Additionally, paying off a loan might even impact your credit mix. FICO Scores consider the different types of credit on your reports (your credit mix). Consumers who have a history of managing different types of debts, are generally considered less of a credit risk. So if you pay off an auto loan and you no longer have any installment accounts on your credit reports, then it's even possible for your FICO Scores to temporarily lower.
- Paying off your debt slowly could be better for your FICO® Scores
FICO Scores were designed to determine whether a consumer is a credit risk or not - i.e. whether the consumer will pay back his or her loans on time. One of the most consistent habits that demonstrates this ability is making regular payments for several years. This is why payment information is 35% of your FICO Scores.
Because of this factor, it's often the tortoise that wins this race. If you're able to, it might be better for you to pay off your debt quickly with just a few payments rather than pay your debt off over time. If that's better for your strategy, then by all means move forward with that plan - just don't expect your FICO Scores to increase and be prepared for them to possibly drop.

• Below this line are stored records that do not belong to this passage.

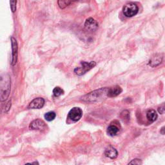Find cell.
<instances>
[{
  "mask_svg": "<svg viewBox=\"0 0 165 165\" xmlns=\"http://www.w3.org/2000/svg\"><path fill=\"white\" fill-rule=\"evenodd\" d=\"M32 164L33 165H39V163H38L37 161H35L33 163H32Z\"/></svg>",
  "mask_w": 165,
  "mask_h": 165,
  "instance_id": "603a6c76",
  "label": "cell"
},
{
  "mask_svg": "<svg viewBox=\"0 0 165 165\" xmlns=\"http://www.w3.org/2000/svg\"><path fill=\"white\" fill-rule=\"evenodd\" d=\"M96 65V63L95 61L90 62H86V61H81V66L79 67L75 68L74 70V72L78 75H82L86 74L88 71L93 68Z\"/></svg>",
  "mask_w": 165,
  "mask_h": 165,
  "instance_id": "3957f363",
  "label": "cell"
},
{
  "mask_svg": "<svg viewBox=\"0 0 165 165\" xmlns=\"http://www.w3.org/2000/svg\"><path fill=\"white\" fill-rule=\"evenodd\" d=\"M128 165H142V161L139 159H134L132 160Z\"/></svg>",
  "mask_w": 165,
  "mask_h": 165,
  "instance_id": "ac0fdd59",
  "label": "cell"
},
{
  "mask_svg": "<svg viewBox=\"0 0 165 165\" xmlns=\"http://www.w3.org/2000/svg\"><path fill=\"white\" fill-rule=\"evenodd\" d=\"M11 80L7 74L0 75V102H4L10 95Z\"/></svg>",
  "mask_w": 165,
  "mask_h": 165,
  "instance_id": "6da1fadb",
  "label": "cell"
},
{
  "mask_svg": "<svg viewBox=\"0 0 165 165\" xmlns=\"http://www.w3.org/2000/svg\"><path fill=\"white\" fill-rule=\"evenodd\" d=\"M105 155L108 158L111 159H115L118 155V152L116 148L112 147H109L105 150Z\"/></svg>",
  "mask_w": 165,
  "mask_h": 165,
  "instance_id": "8fae6325",
  "label": "cell"
},
{
  "mask_svg": "<svg viewBox=\"0 0 165 165\" xmlns=\"http://www.w3.org/2000/svg\"><path fill=\"white\" fill-rule=\"evenodd\" d=\"M119 132V128L116 125H110L107 129L108 134L110 136H116Z\"/></svg>",
  "mask_w": 165,
  "mask_h": 165,
  "instance_id": "5bb4252c",
  "label": "cell"
},
{
  "mask_svg": "<svg viewBox=\"0 0 165 165\" xmlns=\"http://www.w3.org/2000/svg\"><path fill=\"white\" fill-rule=\"evenodd\" d=\"M158 111H159V112L160 113L163 114L164 113V107H159V108H158Z\"/></svg>",
  "mask_w": 165,
  "mask_h": 165,
  "instance_id": "44dd1931",
  "label": "cell"
},
{
  "mask_svg": "<svg viewBox=\"0 0 165 165\" xmlns=\"http://www.w3.org/2000/svg\"><path fill=\"white\" fill-rule=\"evenodd\" d=\"M11 44H12V50L11 64L12 66H14L16 65V63H17V60L18 47H17V41L13 37H11Z\"/></svg>",
  "mask_w": 165,
  "mask_h": 165,
  "instance_id": "8992f818",
  "label": "cell"
},
{
  "mask_svg": "<svg viewBox=\"0 0 165 165\" xmlns=\"http://www.w3.org/2000/svg\"><path fill=\"white\" fill-rule=\"evenodd\" d=\"M122 91H123L122 88L117 85H116L112 87H109V90H108L107 96L109 98L116 97L121 93Z\"/></svg>",
  "mask_w": 165,
  "mask_h": 165,
  "instance_id": "30bf717a",
  "label": "cell"
},
{
  "mask_svg": "<svg viewBox=\"0 0 165 165\" xmlns=\"http://www.w3.org/2000/svg\"><path fill=\"white\" fill-rule=\"evenodd\" d=\"M44 117L47 121H52L56 118V114L54 112H48L45 114Z\"/></svg>",
  "mask_w": 165,
  "mask_h": 165,
  "instance_id": "9a60e30c",
  "label": "cell"
},
{
  "mask_svg": "<svg viewBox=\"0 0 165 165\" xmlns=\"http://www.w3.org/2000/svg\"><path fill=\"white\" fill-rule=\"evenodd\" d=\"M45 105V99L42 98H37L33 99L29 103L28 107L31 109H40Z\"/></svg>",
  "mask_w": 165,
  "mask_h": 165,
  "instance_id": "ba28073f",
  "label": "cell"
},
{
  "mask_svg": "<svg viewBox=\"0 0 165 165\" xmlns=\"http://www.w3.org/2000/svg\"><path fill=\"white\" fill-rule=\"evenodd\" d=\"M108 90H109V88L108 87L101 88L100 89L94 90L86 94V96L82 98V99L84 101H86V102L89 103L99 102V101H103L108 98Z\"/></svg>",
  "mask_w": 165,
  "mask_h": 165,
  "instance_id": "7a4b0ae2",
  "label": "cell"
},
{
  "mask_svg": "<svg viewBox=\"0 0 165 165\" xmlns=\"http://www.w3.org/2000/svg\"><path fill=\"white\" fill-rule=\"evenodd\" d=\"M85 27L86 30L90 32L96 31L98 28V23L94 19L90 17L86 20L85 23Z\"/></svg>",
  "mask_w": 165,
  "mask_h": 165,
  "instance_id": "9c48e42d",
  "label": "cell"
},
{
  "mask_svg": "<svg viewBox=\"0 0 165 165\" xmlns=\"http://www.w3.org/2000/svg\"><path fill=\"white\" fill-rule=\"evenodd\" d=\"M58 3L59 5V7L61 9H65V7H67V6L71 5L72 3V2H71V1H58Z\"/></svg>",
  "mask_w": 165,
  "mask_h": 165,
  "instance_id": "e0dca14e",
  "label": "cell"
},
{
  "mask_svg": "<svg viewBox=\"0 0 165 165\" xmlns=\"http://www.w3.org/2000/svg\"><path fill=\"white\" fill-rule=\"evenodd\" d=\"M64 94V91L59 86H56L53 90V94L55 97H59Z\"/></svg>",
  "mask_w": 165,
  "mask_h": 165,
  "instance_id": "2e32d148",
  "label": "cell"
},
{
  "mask_svg": "<svg viewBox=\"0 0 165 165\" xmlns=\"http://www.w3.org/2000/svg\"><path fill=\"white\" fill-rule=\"evenodd\" d=\"M29 128L30 130H43L46 129L47 125L41 119H36L33 121L30 125Z\"/></svg>",
  "mask_w": 165,
  "mask_h": 165,
  "instance_id": "52a82bcc",
  "label": "cell"
},
{
  "mask_svg": "<svg viewBox=\"0 0 165 165\" xmlns=\"http://www.w3.org/2000/svg\"><path fill=\"white\" fill-rule=\"evenodd\" d=\"M162 59L163 58L160 56H155V57H153L149 61V65H150L152 67H156L161 64L162 62Z\"/></svg>",
  "mask_w": 165,
  "mask_h": 165,
  "instance_id": "7c38bea8",
  "label": "cell"
},
{
  "mask_svg": "<svg viewBox=\"0 0 165 165\" xmlns=\"http://www.w3.org/2000/svg\"><path fill=\"white\" fill-rule=\"evenodd\" d=\"M121 117L123 119H129V117H130V114H129V112L127 111V110H125L123 111L121 114Z\"/></svg>",
  "mask_w": 165,
  "mask_h": 165,
  "instance_id": "d6986e66",
  "label": "cell"
},
{
  "mask_svg": "<svg viewBox=\"0 0 165 165\" xmlns=\"http://www.w3.org/2000/svg\"><path fill=\"white\" fill-rule=\"evenodd\" d=\"M10 8L12 11L14 12L16 10V1H10Z\"/></svg>",
  "mask_w": 165,
  "mask_h": 165,
  "instance_id": "ffe728a7",
  "label": "cell"
},
{
  "mask_svg": "<svg viewBox=\"0 0 165 165\" xmlns=\"http://www.w3.org/2000/svg\"><path fill=\"white\" fill-rule=\"evenodd\" d=\"M82 111L79 107H74L70 110L68 114V118L74 122H77L81 118Z\"/></svg>",
  "mask_w": 165,
  "mask_h": 165,
  "instance_id": "5b68a950",
  "label": "cell"
},
{
  "mask_svg": "<svg viewBox=\"0 0 165 165\" xmlns=\"http://www.w3.org/2000/svg\"><path fill=\"white\" fill-rule=\"evenodd\" d=\"M161 134H162L163 135L164 134V126H163V127L161 129Z\"/></svg>",
  "mask_w": 165,
  "mask_h": 165,
  "instance_id": "7402d4cb",
  "label": "cell"
},
{
  "mask_svg": "<svg viewBox=\"0 0 165 165\" xmlns=\"http://www.w3.org/2000/svg\"><path fill=\"white\" fill-rule=\"evenodd\" d=\"M25 165H33L31 163H27V164H25Z\"/></svg>",
  "mask_w": 165,
  "mask_h": 165,
  "instance_id": "cb8c5ba5",
  "label": "cell"
},
{
  "mask_svg": "<svg viewBox=\"0 0 165 165\" xmlns=\"http://www.w3.org/2000/svg\"><path fill=\"white\" fill-rule=\"evenodd\" d=\"M147 117L150 122L153 123L157 118V113L155 110L151 109L147 112Z\"/></svg>",
  "mask_w": 165,
  "mask_h": 165,
  "instance_id": "4fadbf2b",
  "label": "cell"
},
{
  "mask_svg": "<svg viewBox=\"0 0 165 165\" xmlns=\"http://www.w3.org/2000/svg\"><path fill=\"white\" fill-rule=\"evenodd\" d=\"M137 5L134 3H129L126 4L123 8V14L127 17H132L136 16L138 12Z\"/></svg>",
  "mask_w": 165,
  "mask_h": 165,
  "instance_id": "277c9868",
  "label": "cell"
}]
</instances>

- Don't close paid off credit cards
Once you pay off a credit card (good job, you), you may consider closing the card for good so you'll never be tempted to use it again. Again, if you feel this is a required step of your debt-management strategy, then go for it. Just understand that this will likely impact your FICO Scores.
Your FICO Scores consider your credit utilization and your available credit. If you close one of your credit cards, your overall available credit amount has dropped. This can impact your FICO® Scores many ways depending on your credit profile. One of the most obvious ways is your utilization percentage. If you have debt on those other cards, you're suddenly utilizing more of your available credit - all because you closed a card. Your FICO® Scores will likely lower.
Instead of closing the card, shred it. Keep the account open but don't give yourself access to a physical card until you feel you're ready to manage your credit responsibly.
- Consolidating might be easier (not better)
It's common for consumers to feel overwhelmed by managing several different accounts and payment deadlines. An easy remedy is consolidating your debt. You can do this with a personal loan or by getting a balance transfer credit card. Then, you will only have to worry about one payment (just look out for transfer fees and high interest rates).
This can be a great way to make paying off debt easier - just don't expect it to raise your FICO® Scores. In fact, depending on your profile, your FICO Scores might not change at all. That's because the amount of debt you owe isn't actually changing. So even though it's easier for you to manage, that doesn't mean it's better for your credit health. You've essentially just moved the debt around.
- Make sure you have an emergency account to fall back on
Before starting an aggressive pay off plan, make sure you have an emergency account. There are different schools of thought of how much that should be. Some say just start with 1K, others say three months of salary. Just make sure you have some money set aside for life's unexpected expenses. Months off hard work could go down the drain if you have to put an unexpected car repair on one of your recently-paid-off credit cards. Plus if you have to completely max out a credit card, it's likely your FICO® Scores will be substantially impacted. It's better to have some money set aside to fall back on, so that nothing will derail your debt pay-off plan.
The bottom line
Create a debt payoff plan that works for your income and your financial goals, and don't worry about anything else. Although you should understand how your debt is impacting your FICO® Scores - especially if you have a lot of it - it's also important to understand that having high FICO Scores isn't the only thing that matters here. In fact, you might not see your scores go up immediately. High FICO® Scores are in general the result of responsibly managing your debt over time. So don't focus on small changes and quick fixes. Play the long game, and both your credit and financial profile will benefit in time.